BEGIN Entries provided

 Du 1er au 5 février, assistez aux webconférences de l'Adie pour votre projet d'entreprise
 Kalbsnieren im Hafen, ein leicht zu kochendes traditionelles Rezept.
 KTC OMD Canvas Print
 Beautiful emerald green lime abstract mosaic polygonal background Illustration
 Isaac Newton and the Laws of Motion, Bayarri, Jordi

END Entries provided
BEGIN Entries provided

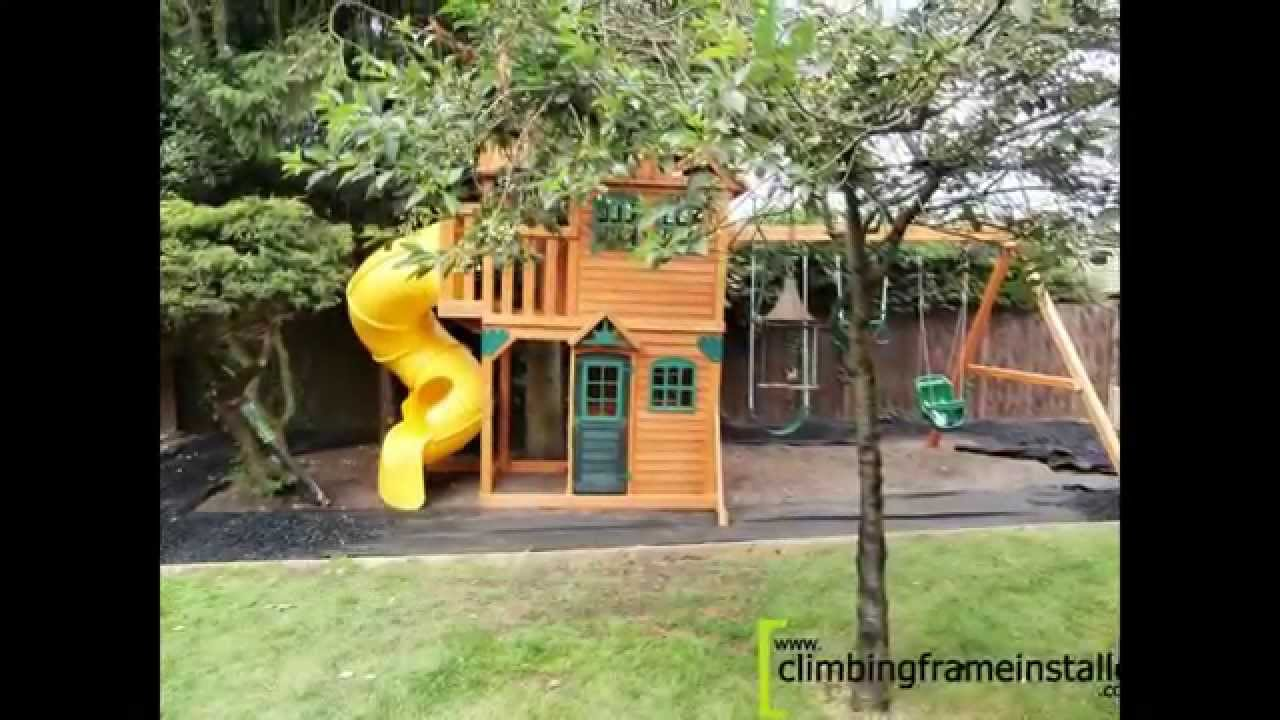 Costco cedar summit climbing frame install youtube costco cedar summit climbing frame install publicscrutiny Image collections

END Entries provided
BEGIN Entries provided

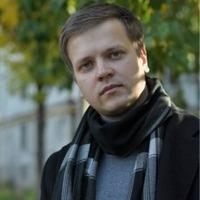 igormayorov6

END Entries provided

Problem description: Out of the data above, transcribe exactly and only the lines starting with the line that has "Kalbsnieren im Hafen, ein" and going on through the line that has "Isaac Newton and", both included.

Expected answer:
 Kalbsnieren im Hafen, ein leicht zu kochendes traditionelles Rezept.
 KTC OMD Canvas Print
 Beautiful emerald green lime abstract mosaic polygonal background Illustration
 Isaac Newton and the Laws of Motion, Bayarri, Jordi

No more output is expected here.